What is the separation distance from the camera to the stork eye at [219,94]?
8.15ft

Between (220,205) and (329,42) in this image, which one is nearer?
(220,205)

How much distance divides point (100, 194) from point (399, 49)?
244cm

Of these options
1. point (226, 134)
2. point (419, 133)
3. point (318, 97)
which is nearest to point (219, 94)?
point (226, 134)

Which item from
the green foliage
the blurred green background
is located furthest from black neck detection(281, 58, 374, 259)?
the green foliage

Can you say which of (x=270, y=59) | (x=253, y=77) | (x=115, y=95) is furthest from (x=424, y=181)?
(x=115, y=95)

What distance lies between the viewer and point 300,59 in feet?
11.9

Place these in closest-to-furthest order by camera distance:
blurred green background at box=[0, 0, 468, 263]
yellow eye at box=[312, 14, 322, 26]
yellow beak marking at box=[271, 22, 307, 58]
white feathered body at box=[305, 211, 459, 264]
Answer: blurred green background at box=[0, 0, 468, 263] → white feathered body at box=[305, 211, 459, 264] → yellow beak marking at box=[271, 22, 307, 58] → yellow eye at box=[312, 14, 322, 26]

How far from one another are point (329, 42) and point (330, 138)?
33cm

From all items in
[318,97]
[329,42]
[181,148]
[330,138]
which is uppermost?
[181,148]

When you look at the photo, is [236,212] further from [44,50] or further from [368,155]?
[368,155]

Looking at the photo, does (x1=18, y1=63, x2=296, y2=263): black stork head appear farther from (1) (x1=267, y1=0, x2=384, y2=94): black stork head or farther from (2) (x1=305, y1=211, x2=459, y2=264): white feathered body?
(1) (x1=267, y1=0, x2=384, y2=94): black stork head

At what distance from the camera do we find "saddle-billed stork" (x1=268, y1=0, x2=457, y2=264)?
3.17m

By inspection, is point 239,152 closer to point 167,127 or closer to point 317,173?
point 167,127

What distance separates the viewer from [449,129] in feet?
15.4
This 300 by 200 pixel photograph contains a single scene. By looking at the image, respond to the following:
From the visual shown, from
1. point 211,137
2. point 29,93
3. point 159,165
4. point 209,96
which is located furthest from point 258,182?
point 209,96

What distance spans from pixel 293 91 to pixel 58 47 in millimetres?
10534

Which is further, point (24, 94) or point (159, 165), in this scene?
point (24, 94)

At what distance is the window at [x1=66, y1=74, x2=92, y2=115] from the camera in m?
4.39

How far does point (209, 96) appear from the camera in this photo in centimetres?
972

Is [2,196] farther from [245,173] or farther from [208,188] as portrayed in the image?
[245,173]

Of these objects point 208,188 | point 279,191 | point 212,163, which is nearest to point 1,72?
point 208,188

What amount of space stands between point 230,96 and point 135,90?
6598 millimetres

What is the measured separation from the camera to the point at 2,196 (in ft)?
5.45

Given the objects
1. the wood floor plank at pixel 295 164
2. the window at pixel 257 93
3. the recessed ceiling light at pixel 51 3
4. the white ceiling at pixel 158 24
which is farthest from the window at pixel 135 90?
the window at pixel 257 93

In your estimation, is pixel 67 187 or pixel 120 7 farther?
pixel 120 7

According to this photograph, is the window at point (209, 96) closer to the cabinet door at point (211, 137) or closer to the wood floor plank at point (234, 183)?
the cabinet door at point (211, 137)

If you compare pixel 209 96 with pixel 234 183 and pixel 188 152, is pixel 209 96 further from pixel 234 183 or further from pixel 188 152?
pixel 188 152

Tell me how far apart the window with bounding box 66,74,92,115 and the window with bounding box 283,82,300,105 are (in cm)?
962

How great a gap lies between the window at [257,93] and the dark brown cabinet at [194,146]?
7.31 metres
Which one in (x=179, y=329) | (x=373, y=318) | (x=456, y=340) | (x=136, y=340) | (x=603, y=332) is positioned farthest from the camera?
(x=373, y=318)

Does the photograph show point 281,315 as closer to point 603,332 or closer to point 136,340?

○ ○ ○ ○ ○ ○ ○

Given problem → Please set out the records as a numbered list, beginning at the line that has "If you compare" and ending with the last line of the records. Leave out blank lines.

Completed task →
1. If you compare pixel 209 96 with pixel 234 183 and pixel 188 152, is pixel 209 96 further from pixel 234 183 or further from pixel 188 152?
2. pixel 188 152
3. Tell me how far apart the window with bounding box 66,74,92,115 and the window with bounding box 283,82,300,105 are (in cm)?
4. 962
5. How great a gap lies between the window at [257,93] and the dark brown cabinet at [194,146]?
6. 7.31 metres
7. Which one in (x=179, y=329) | (x=373, y=318) | (x=456, y=340) | (x=136, y=340) | (x=603, y=332) is positioned farthest from the camera?
8. (x=373, y=318)
9. Does the photograph show point 281,315 as closer to point 603,332 or closer to point 136,340?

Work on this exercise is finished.